**Data for processing**:
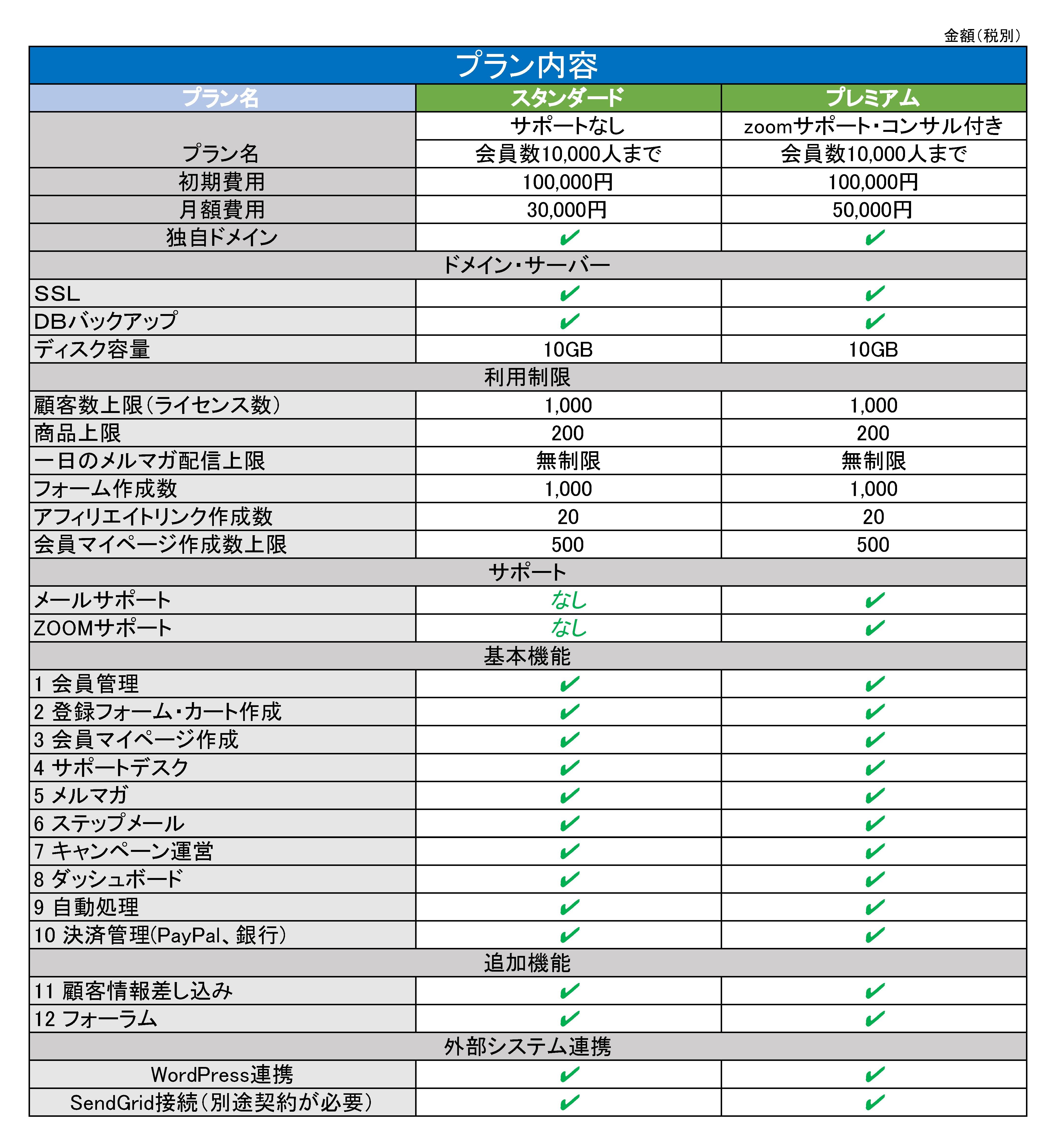 配信管理システムプラン - シート1 (1)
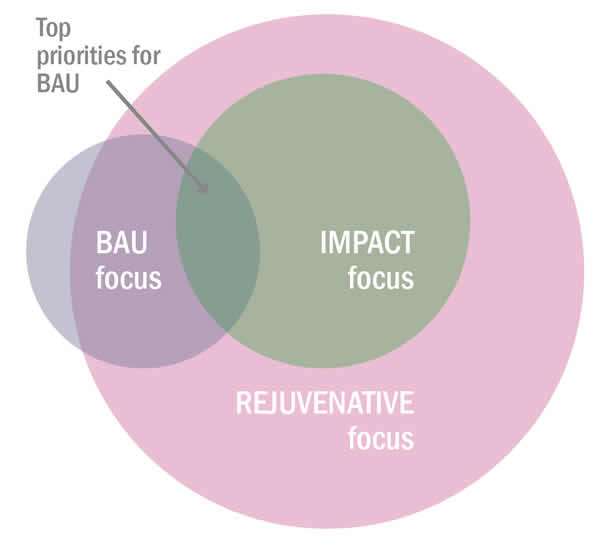 Three main lenses for business case - transforming the business case for sustainability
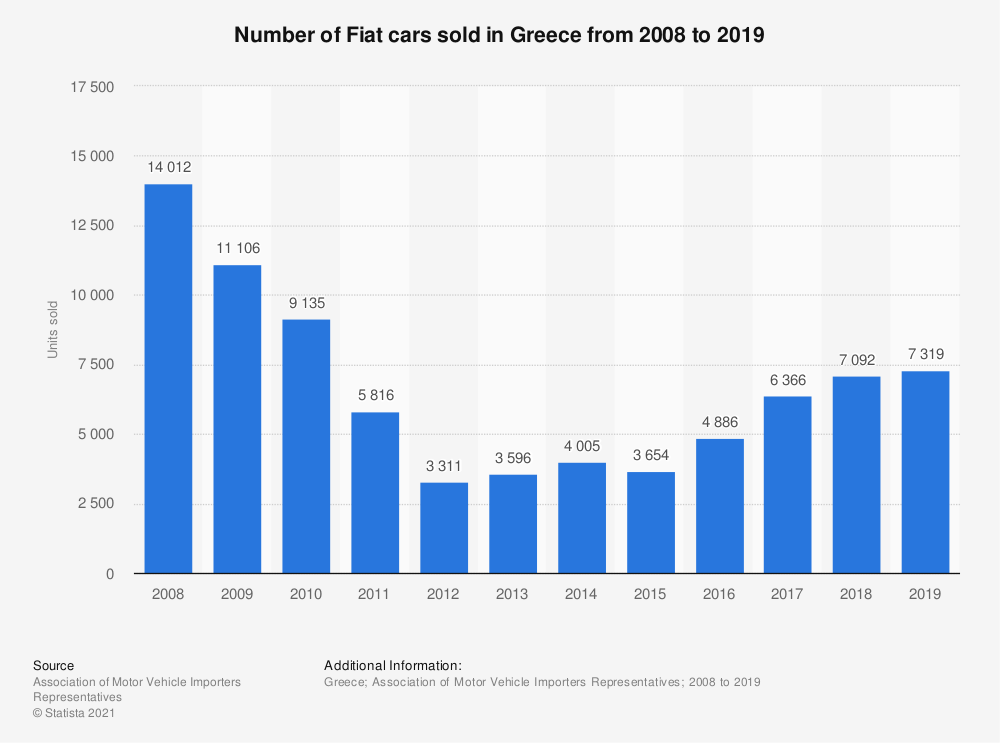 Statistic: Number of Fiat cars sold in Greece from 2008 to 2018 | Statista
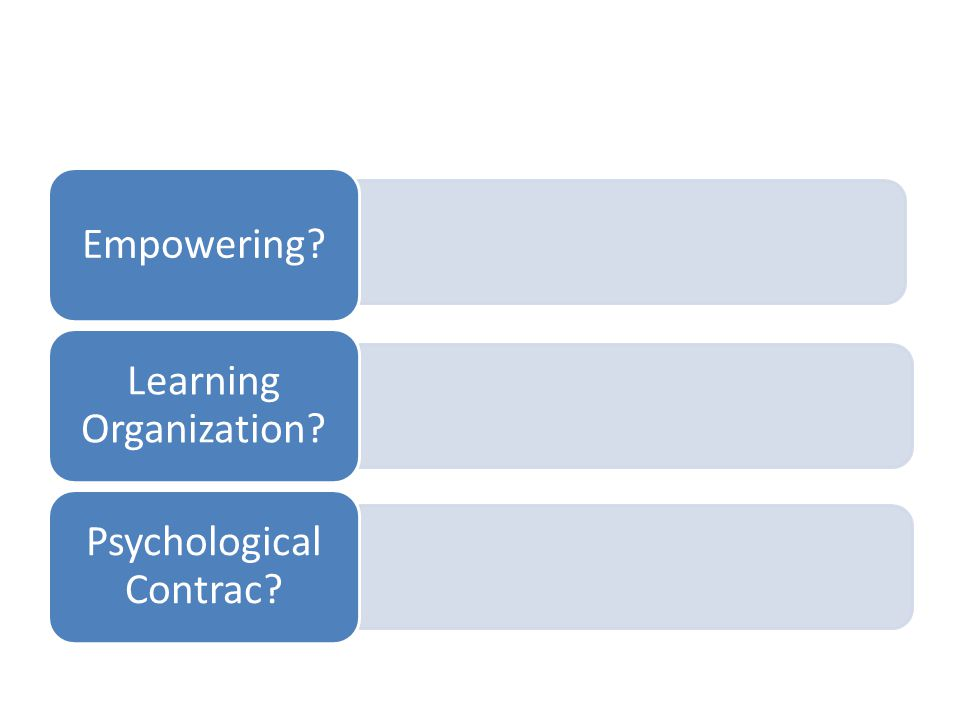 Learning Organization Psychological Contrac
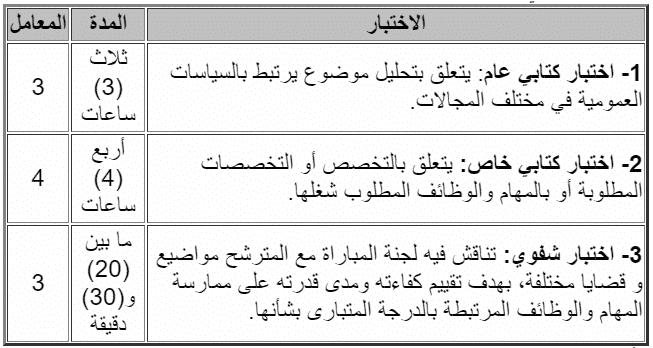 Emploi 4 Concours Ministère du Travail et de l'Insertion Professionnelle (6 Postes)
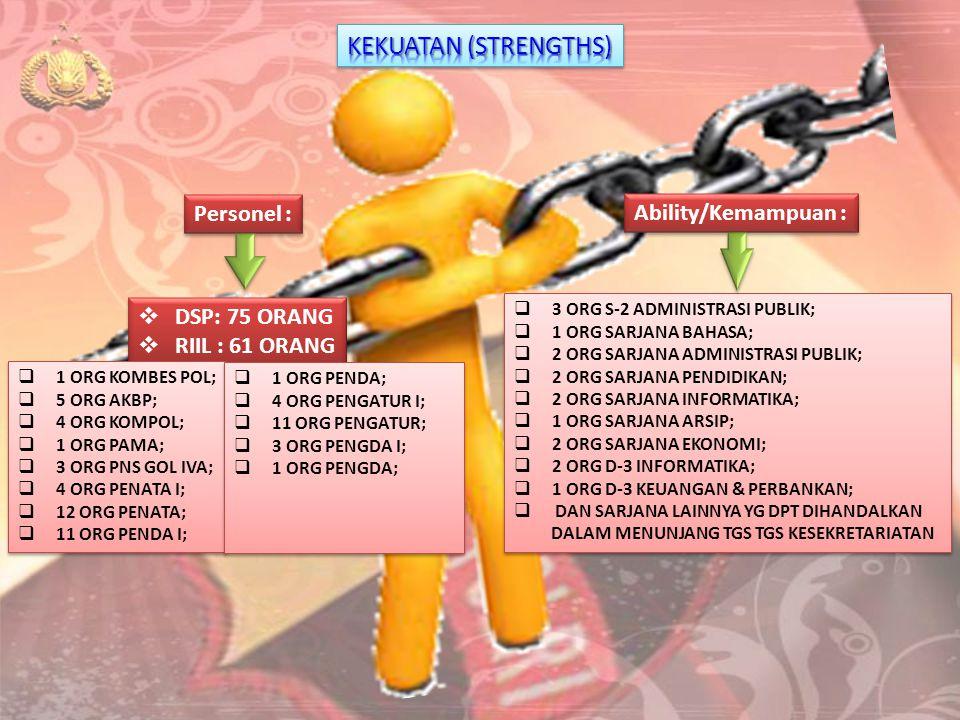 KEKUATAN (STRENGTHS) Personel : Ability/Kemampuan : DSP: 75 ORANG
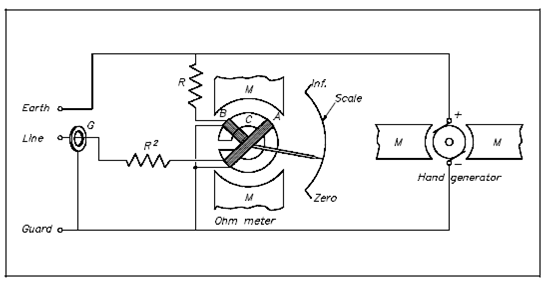 holdandresetcontrols measuringandtestcircuit circuit diagram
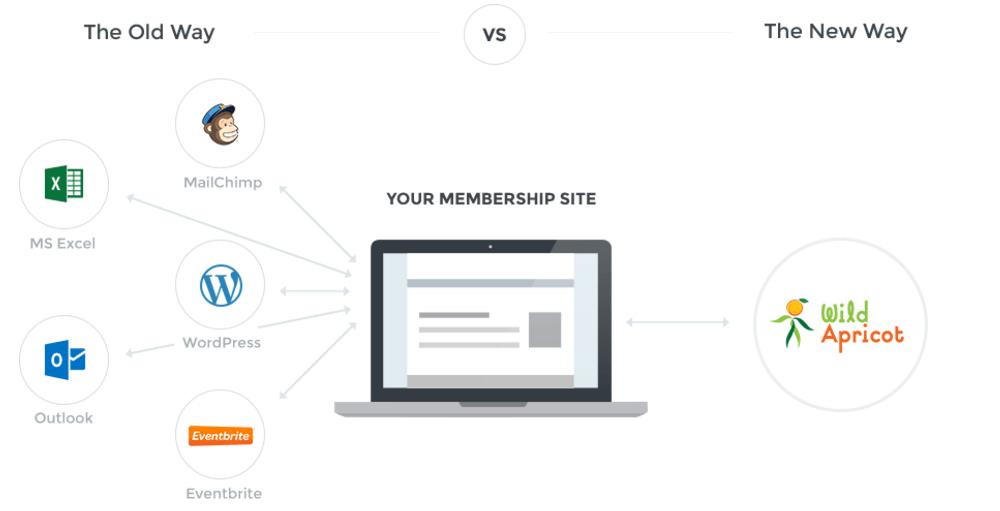 Wild Apricot: #1 Free Membership Management Software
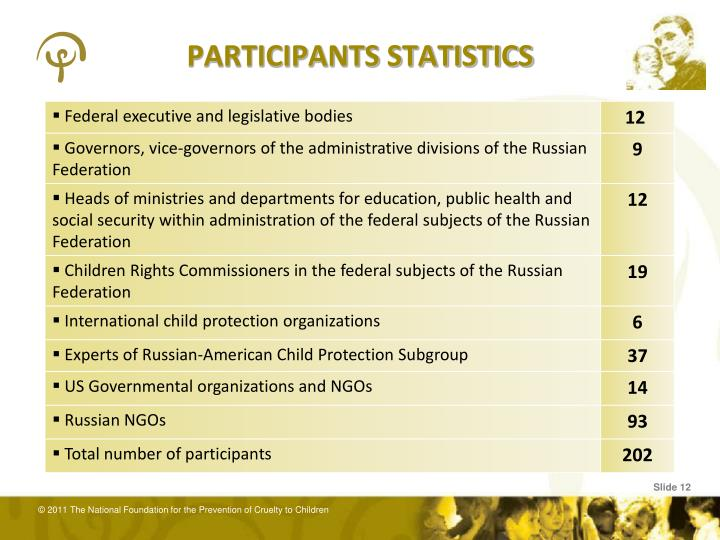 PARTICIPANTS STATISTICS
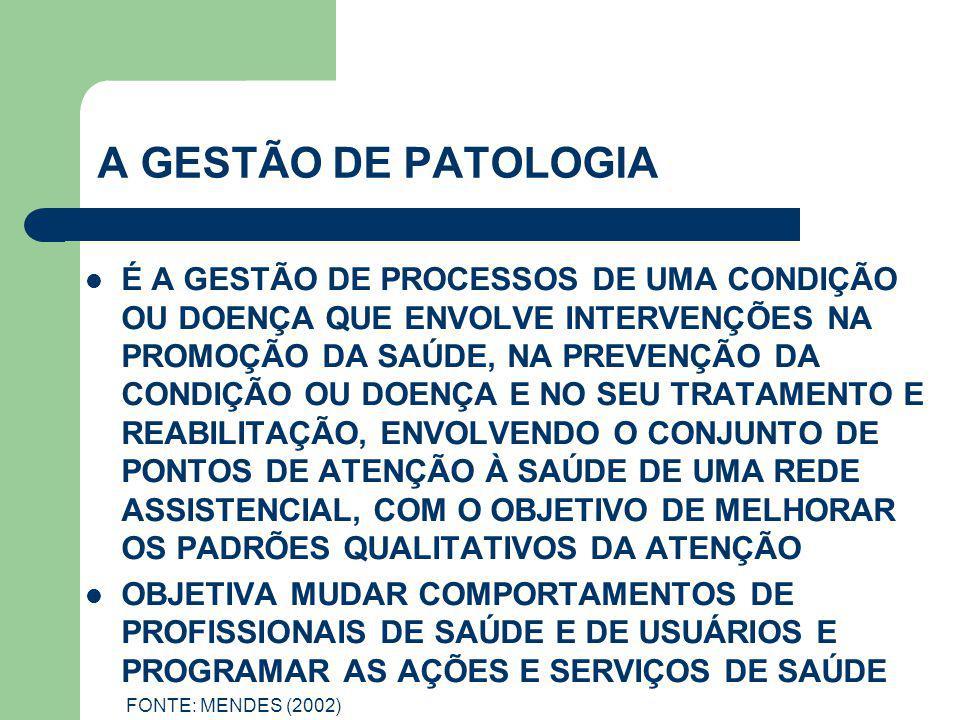 A GESTÃO DE PATOLOGIA  É A GESTÃO DE PROCESSOS DE UMA CONDIÇÃO OU DOENÇA QUE ENVOLVE INTERVENÇÕES NA PROMOÇÃO DA SAÚDE, NA PREVENÇÃO DA CONDIÇÃO OU D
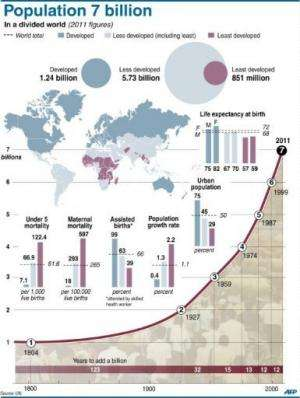Graphic showing mortality and birth rates as the world's population reaches 7 billion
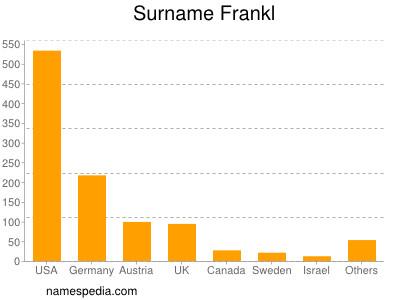 Surname Frankl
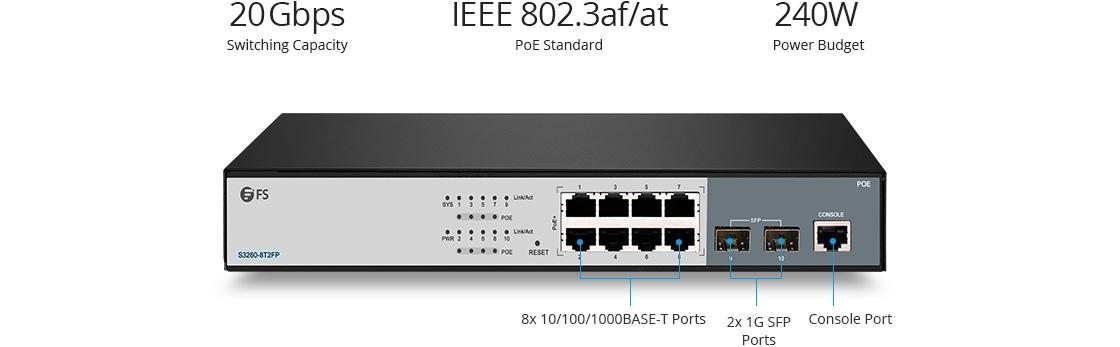 1G/10G Switches Gigabit Port Configuration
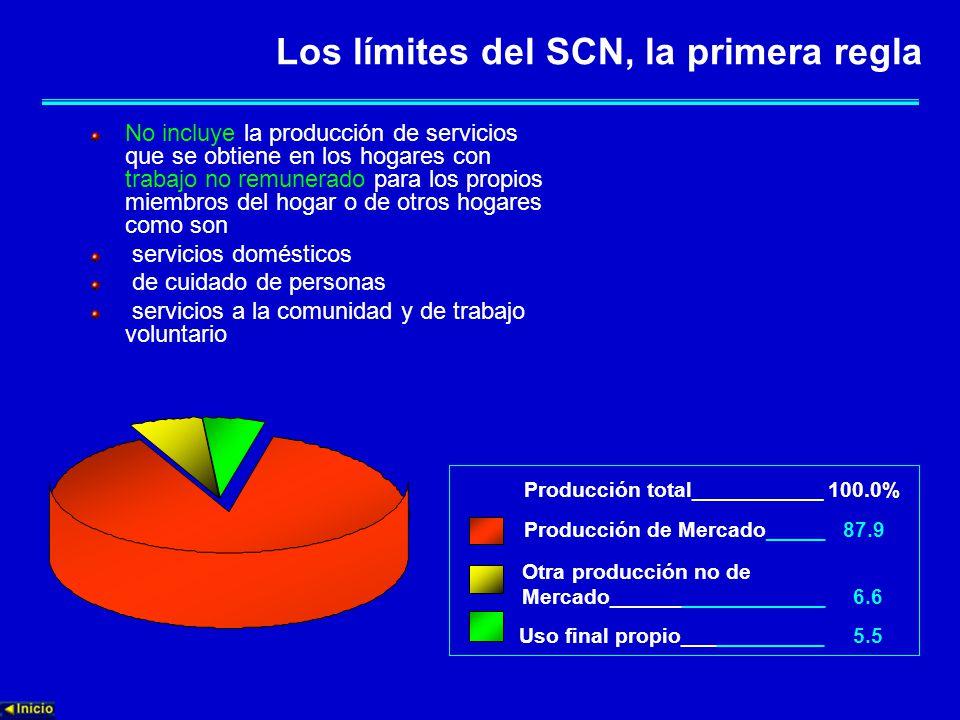 Los límites del SCN, la primera regla No incluye la producción de servicios que se obtiene en los hogares con trabajo no remunerado para los propios miembros del hogar o de otros hogares como son servicios domésticos de cuidado de personas servicios a la comunidad y de trabajo voluntario Producción de Mercado_____ 87.9 Otra producción no de Mercado__________________ 6.6 Uso final propio____________ 5.5 Producción total___________ 100.0%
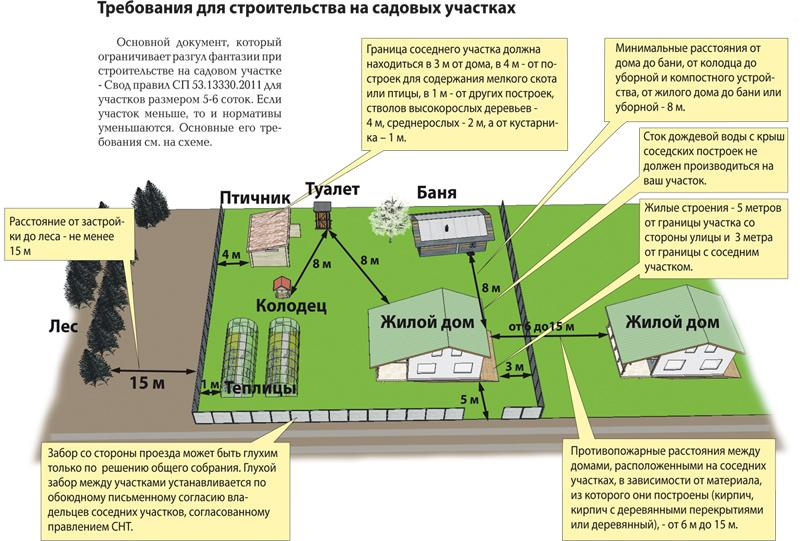 Схема расположения на дачном участке строений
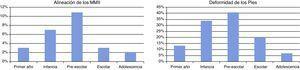 La progresión normal del desarrollo de la alineación de los miembros inferiores (existe un genu valgo fisiológico entre los 2 y los 8 años de edad con un valgo máximo a los 3-4 años de edad) se correlaciona con un elevado número de consultas para valorar la alineación de los miembros inferiores en la primera infancia y la edad preescolar (gráfica de la izquierda). La evolución normal de la huella plantar12, con un pie plano presente en el 44% de los niños entre los 3 y los 6 años de edad13, se correlaciona con una elevada preocupación por la estática de los pies en la primera infancia y la edad pre-escolar (gráfica de la derecha).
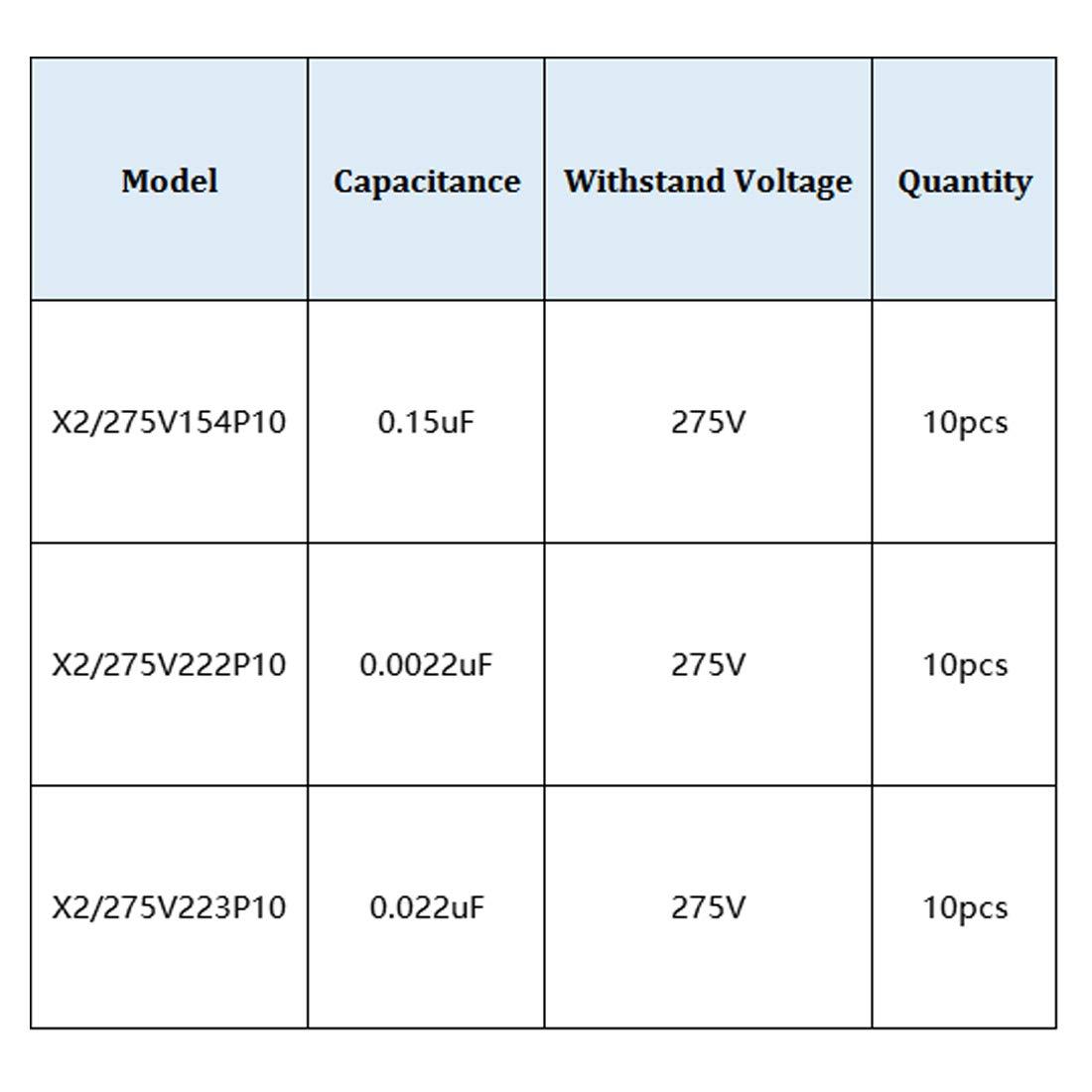 sourcing map Kit Surtido de Condensadores de polipropileno DIP 275VAC X2 MKP 0.15uF 30 ud.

**Exercise brief**: The records above should be reproduced exactly, with the pictures omitted.

**Your solution**:
 配信管理システムプラン - シート1 (1)
 Three main lenses for business case - transforming the business case for sustainability
 Statistic: Number of Fiat cars sold in Greece from 2008 to 2018 | Statista
 Learning Organization Psychological Contrac
 Emploi 4 Concours Ministère du Travail et de l'Insertion Professionnelle (6 Postes)
 KEKUATAN (STRENGTHS) Personel : Ability/Kemampuan : DSP: 75 ORANG
 holdandresetcontrols measuringandtestcircuit circuit diagram
 Wild Apricot: #1 Free Membership Management Software
 PARTICIPANTS STATISTICS
 A GESTÃO DE PATOLOGIA  É A GESTÃO DE PROCESSOS DE UMA CONDIÇÃO OU DOENÇA QUE ENVOLVE INTERVENÇÕES NA PROMOÇÃO DA SAÚDE, NA PREVENÇÃO DA CONDIÇÃO OU D
Graphic showing mortality and birth rates as the world's population reaches 7 billion
 Surname Frankl
 1G/10G Switches Gigabit Port Configuration
 Los límites del SCN, la primera regla No incluye la producción de servicios que se obtiene en los hogares con trabajo no remunerado para los propios miembros del hogar o de otros hogares como son servicios domésticos de cuidado de personas servicios a la comunidad y de trabajo voluntario Producción de Mercado_____ 87.9 Otra producción no de Mercado__________________ 6.6 Uso final propio____________ 5.5 Producción total___________ 100.0%
 Схема расположения на дачном участке строений
 La progresión normal del desarrollo de la alineación de los miembros inferiores (existe un genu valgo fisiológico entre los 2 y los 8 años de edad con un valgo máximo a los 3-4 años de edad) se correlaciona con un elevado número de consultas para valorar la alineación de los miembros inferiores en la primera infancia y la edad preescolar (gráfica de la izquierda). La evolución normal de la huella plantar12, con un pie plano presente en el 44% de los niños entre los 3 y los 6 años de edad13, se correlaciona con una elevada preocupación por la estática de los pies en la primera infancia y la edad pre-escolar (gráfica de la derecha).
 sourcing map Kit Surtido de Condensadores de polipropileno DIP 275VAC X2 MKP 0.15uF 30 ud.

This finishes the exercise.